Part of a data file:
********

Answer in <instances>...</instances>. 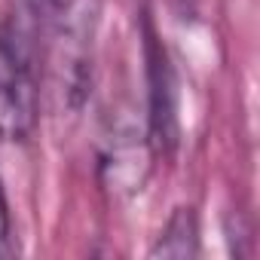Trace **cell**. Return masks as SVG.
Returning a JSON list of instances; mask_svg holds the SVG:
<instances>
[{"mask_svg": "<svg viewBox=\"0 0 260 260\" xmlns=\"http://www.w3.org/2000/svg\"><path fill=\"white\" fill-rule=\"evenodd\" d=\"M150 138H138L135 128H113L101 153V175L113 193H138L150 172Z\"/></svg>", "mask_w": 260, "mask_h": 260, "instance_id": "3", "label": "cell"}, {"mask_svg": "<svg viewBox=\"0 0 260 260\" xmlns=\"http://www.w3.org/2000/svg\"><path fill=\"white\" fill-rule=\"evenodd\" d=\"M150 257H199V217L193 205H181L166 220Z\"/></svg>", "mask_w": 260, "mask_h": 260, "instance_id": "5", "label": "cell"}, {"mask_svg": "<svg viewBox=\"0 0 260 260\" xmlns=\"http://www.w3.org/2000/svg\"><path fill=\"white\" fill-rule=\"evenodd\" d=\"M144 58H147V138L153 153H172L178 147V92H175V74L169 64V55L162 43L153 34L150 19H144Z\"/></svg>", "mask_w": 260, "mask_h": 260, "instance_id": "2", "label": "cell"}, {"mask_svg": "<svg viewBox=\"0 0 260 260\" xmlns=\"http://www.w3.org/2000/svg\"><path fill=\"white\" fill-rule=\"evenodd\" d=\"M37 83L0 61V144L25 141L37 122Z\"/></svg>", "mask_w": 260, "mask_h": 260, "instance_id": "4", "label": "cell"}, {"mask_svg": "<svg viewBox=\"0 0 260 260\" xmlns=\"http://www.w3.org/2000/svg\"><path fill=\"white\" fill-rule=\"evenodd\" d=\"M16 254V242H13V214H10V202H7V190L0 181V257Z\"/></svg>", "mask_w": 260, "mask_h": 260, "instance_id": "6", "label": "cell"}, {"mask_svg": "<svg viewBox=\"0 0 260 260\" xmlns=\"http://www.w3.org/2000/svg\"><path fill=\"white\" fill-rule=\"evenodd\" d=\"M101 0H16L0 28V61L37 83L52 113H80L92 92Z\"/></svg>", "mask_w": 260, "mask_h": 260, "instance_id": "1", "label": "cell"}]
</instances>
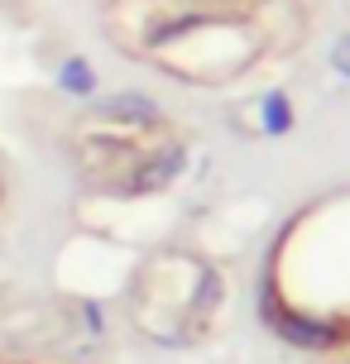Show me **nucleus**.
Wrapping results in <instances>:
<instances>
[{
    "instance_id": "nucleus-1",
    "label": "nucleus",
    "mask_w": 350,
    "mask_h": 364,
    "mask_svg": "<svg viewBox=\"0 0 350 364\" xmlns=\"http://www.w3.org/2000/svg\"><path fill=\"white\" fill-rule=\"evenodd\" d=\"M106 115L134 120V125H159V110L149 106V101H139V96H115V101H106Z\"/></svg>"
},
{
    "instance_id": "nucleus-2",
    "label": "nucleus",
    "mask_w": 350,
    "mask_h": 364,
    "mask_svg": "<svg viewBox=\"0 0 350 364\" xmlns=\"http://www.w3.org/2000/svg\"><path fill=\"white\" fill-rule=\"evenodd\" d=\"M178 159H183V149H168L164 159H149V168L134 178V187H139V192H149V187H164V182L178 173Z\"/></svg>"
},
{
    "instance_id": "nucleus-3",
    "label": "nucleus",
    "mask_w": 350,
    "mask_h": 364,
    "mask_svg": "<svg viewBox=\"0 0 350 364\" xmlns=\"http://www.w3.org/2000/svg\"><path fill=\"white\" fill-rule=\"evenodd\" d=\"M92 82H96L92 68H87V63H77V58L68 63V68H63V87L77 91V96H87V91H92Z\"/></svg>"
}]
</instances>
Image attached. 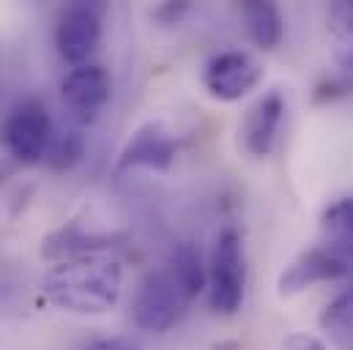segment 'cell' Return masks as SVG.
Segmentation results:
<instances>
[{"label":"cell","instance_id":"1","mask_svg":"<svg viewBox=\"0 0 353 350\" xmlns=\"http://www.w3.org/2000/svg\"><path fill=\"white\" fill-rule=\"evenodd\" d=\"M123 287L121 262L107 255H88L61 260L41 279L44 298L72 315H104L110 312Z\"/></svg>","mask_w":353,"mask_h":350},{"label":"cell","instance_id":"2","mask_svg":"<svg viewBox=\"0 0 353 350\" xmlns=\"http://www.w3.org/2000/svg\"><path fill=\"white\" fill-rule=\"evenodd\" d=\"M247 287V260L244 241L236 227H225L211 249L208 265V301L219 315H236L244 304Z\"/></svg>","mask_w":353,"mask_h":350},{"label":"cell","instance_id":"3","mask_svg":"<svg viewBox=\"0 0 353 350\" xmlns=\"http://www.w3.org/2000/svg\"><path fill=\"white\" fill-rule=\"evenodd\" d=\"M3 140L14 162L36 165L44 159L50 140H52V123L39 101H22L3 126Z\"/></svg>","mask_w":353,"mask_h":350},{"label":"cell","instance_id":"4","mask_svg":"<svg viewBox=\"0 0 353 350\" xmlns=\"http://www.w3.org/2000/svg\"><path fill=\"white\" fill-rule=\"evenodd\" d=\"M263 80L261 63L241 50H228L219 52L208 61L203 72V85L205 90L219 99V101H239L247 93H252Z\"/></svg>","mask_w":353,"mask_h":350},{"label":"cell","instance_id":"5","mask_svg":"<svg viewBox=\"0 0 353 350\" xmlns=\"http://www.w3.org/2000/svg\"><path fill=\"white\" fill-rule=\"evenodd\" d=\"M61 99L66 107V115L74 126H88L96 121L101 107L110 101V74L107 69L85 63L66 74L61 85Z\"/></svg>","mask_w":353,"mask_h":350},{"label":"cell","instance_id":"6","mask_svg":"<svg viewBox=\"0 0 353 350\" xmlns=\"http://www.w3.org/2000/svg\"><path fill=\"white\" fill-rule=\"evenodd\" d=\"M181 307H183V301L176 293L170 276L157 271L140 282L134 301H132V318L143 331L162 334V331L173 329V323L181 315Z\"/></svg>","mask_w":353,"mask_h":350},{"label":"cell","instance_id":"7","mask_svg":"<svg viewBox=\"0 0 353 350\" xmlns=\"http://www.w3.org/2000/svg\"><path fill=\"white\" fill-rule=\"evenodd\" d=\"M101 36V8L93 3H72L55 30V44L63 61L74 66H85L88 55L96 50Z\"/></svg>","mask_w":353,"mask_h":350},{"label":"cell","instance_id":"8","mask_svg":"<svg viewBox=\"0 0 353 350\" xmlns=\"http://www.w3.org/2000/svg\"><path fill=\"white\" fill-rule=\"evenodd\" d=\"M178 143L176 137L157 121L140 126L132 140L126 143V148L121 151L118 159V170H134V167H145V170H170L176 162Z\"/></svg>","mask_w":353,"mask_h":350},{"label":"cell","instance_id":"9","mask_svg":"<svg viewBox=\"0 0 353 350\" xmlns=\"http://www.w3.org/2000/svg\"><path fill=\"white\" fill-rule=\"evenodd\" d=\"M348 268L340 260L329 247H312L307 252H301L296 260L290 262L282 274H279V296H296L312 285H323V282H337L345 279Z\"/></svg>","mask_w":353,"mask_h":350},{"label":"cell","instance_id":"10","mask_svg":"<svg viewBox=\"0 0 353 350\" xmlns=\"http://www.w3.org/2000/svg\"><path fill=\"white\" fill-rule=\"evenodd\" d=\"M282 118H285V99L279 90H268L250 107L241 126V137H244V148L252 156L263 159L274 151L282 129Z\"/></svg>","mask_w":353,"mask_h":350},{"label":"cell","instance_id":"11","mask_svg":"<svg viewBox=\"0 0 353 350\" xmlns=\"http://www.w3.org/2000/svg\"><path fill=\"white\" fill-rule=\"evenodd\" d=\"M168 276L181 296L183 304L194 301L205 287H208V271L203 265V255L192 241H181L170 252V268Z\"/></svg>","mask_w":353,"mask_h":350},{"label":"cell","instance_id":"12","mask_svg":"<svg viewBox=\"0 0 353 350\" xmlns=\"http://www.w3.org/2000/svg\"><path fill=\"white\" fill-rule=\"evenodd\" d=\"M321 230H323V247H329L345 262L348 276H353V197H343L323 211Z\"/></svg>","mask_w":353,"mask_h":350},{"label":"cell","instance_id":"13","mask_svg":"<svg viewBox=\"0 0 353 350\" xmlns=\"http://www.w3.org/2000/svg\"><path fill=\"white\" fill-rule=\"evenodd\" d=\"M107 247H112L110 236H96V233H85L80 227V222H72L69 227L55 230L47 241H44V255L47 258H61V260H74V258H88V255H99Z\"/></svg>","mask_w":353,"mask_h":350},{"label":"cell","instance_id":"14","mask_svg":"<svg viewBox=\"0 0 353 350\" xmlns=\"http://www.w3.org/2000/svg\"><path fill=\"white\" fill-rule=\"evenodd\" d=\"M241 11H244L247 28H250V36L261 50L279 47V41L285 36V22H282V14H279V8L274 3H268V0H247L241 6Z\"/></svg>","mask_w":353,"mask_h":350},{"label":"cell","instance_id":"15","mask_svg":"<svg viewBox=\"0 0 353 350\" xmlns=\"http://www.w3.org/2000/svg\"><path fill=\"white\" fill-rule=\"evenodd\" d=\"M321 329L329 331L337 345L353 350V287L340 293L332 304H326L321 315Z\"/></svg>","mask_w":353,"mask_h":350},{"label":"cell","instance_id":"16","mask_svg":"<svg viewBox=\"0 0 353 350\" xmlns=\"http://www.w3.org/2000/svg\"><path fill=\"white\" fill-rule=\"evenodd\" d=\"M83 156H85V140L77 129L63 132L58 140H50V148L44 154L52 170H72Z\"/></svg>","mask_w":353,"mask_h":350},{"label":"cell","instance_id":"17","mask_svg":"<svg viewBox=\"0 0 353 350\" xmlns=\"http://www.w3.org/2000/svg\"><path fill=\"white\" fill-rule=\"evenodd\" d=\"M282 348H285V350H329V345H326L321 337H315V334H307V331H296V334L285 337Z\"/></svg>","mask_w":353,"mask_h":350},{"label":"cell","instance_id":"18","mask_svg":"<svg viewBox=\"0 0 353 350\" xmlns=\"http://www.w3.org/2000/svg\"><path fill=\"white\" fill-rule=\"evenodd\" d=\"M332 22H334V28L343 33V36H353V0L351 3H337L334 8H332Z\"/></svg>","mask_w":353,"mask_h":350},{"label":"cell","instance_id":"19","mask_svg":"<svg viewBox=\"0 0 353 350\" xmlns=\"http://www.w3.org/2000/svg\"><path fill=\"white\" fill-rule=\"evenodd\" d=\"M85 350H143L140 345L129 342V340H118V337H107V340H96Z\"/></svg>","mask_w":353,"mask_h":350},{"label":"cell","instance_id":"20","mask_svg":"<svg viewBox=\"0 0 353 350\" xmlns=\"http://www.w3.org/2000/svg\"><path fill=\"white\" fill-rule=\"evenodd\" d=\"M211 350H244V348H241V342H236V340H222V342H214Z\"/></svg>","mask_w":353,"mask_h":350},{"label":"cell","instance_id":"21","mask_svg":"<svg viewBox=\"0 0 353 350\" xmlns=\"http://www.w3.org/2000/svg\"><path fill=\"white\" fill-rule=\"evenodd\" d=\"M11 170H14V167H11V162H6V159H0V183H3V181H6V178L11 175Z\"/></svg>","mask_w":353,"mask_h":350}]
</instances>
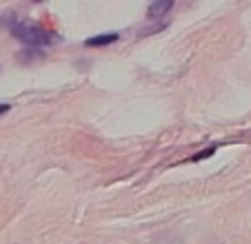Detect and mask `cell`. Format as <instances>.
I'll use <instances>...</instances> for the list:
<instances>
[{
	"mask_svg": "<svg viewBox=\"0 0 251 244\" xmlns=\"http://www.w3.org/2000/svg\"><path fill=\"white\" fill-rule=\"evenodd\" d=\"M116 40H118V33H100V36L87 38L85 47H104V45H111Z\"/></svg>",
	"mask_w": 251,
	"mask_h": 244,
	"instance_id": "3957f363",
	"label": "cell"
},
{
	"mask_svg": "<svg viewBox=\"0 0 251 244\" xmlns=\"http://www.w3.org/2000/svg\"><path fill=\"white\" fill-rule=\"evenodd\" d=\"M174 7V2L171 0H156V2H151L149 5V11H147V16L151 20H156V18H162V16L167 14V11Z\"/></svg>",
	"mask_w": 251,
	"mask_h": 244,
	"instance_id": "7a4b0ae2",
	"label": "cell"
},
{
	"mask_svg": "<svg viewBox=\"0 0 251 244\" xmlns=\"http://www.w3.org/2000/svg\"><path fill=\"white\" fill-rule=\"evenodd\" d=\"M213 151H216V146H209V149H204V151H202V153L194 155V158H191V160H194V162H198V160H202V158H207V155H211V153H213Z\"/></svg>",
	"mask_w": 251,
	"mask_h": 244,
	"instance_id": "277c9868",
	"label": "cell"
},
{
	"mask_svg": "<svg viewBox=\"0 0 251 244\" xmlns=\"http://www.w3.org/2000/svg\"><path fill=\"white\" fill-rule=\"evenodd\" d=\"M9 104H0V116H2V113H7V111H9Z\"/></svg>",
	"mask_w": 251,
	"mask_h": 244,
	"instance_id": "5b68a950",
	"label": "cell"
},
{
	"mask_svg": "<svg viewBox=\"0 0 251 244\" xmlns=\"http://www.w3.org/2000/svg\"><path fill=\"white\" fill-rule=\"evenodd\" d=\"M11 33L20 43L31 45V47H45V45H53L58 40V36L53 31H47L45 27H40L36 23H16L11 24Z\"/></svg>",
	"mask_w": 251,
	"mask_h": 244,
	"instance_id": "6da1fadb",
	"label": "cell"
}]
</instances>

********

EXERCISE OBJECTIVE » Please copy every line of the items above that contains the string "list", treating uppercase and lowercase as different.

SOLUTION TO THIS EXERCISE »
Returning a JSON list of instances; mask_svg holds the SVG:
I'll use <instances>...</instances> for the list:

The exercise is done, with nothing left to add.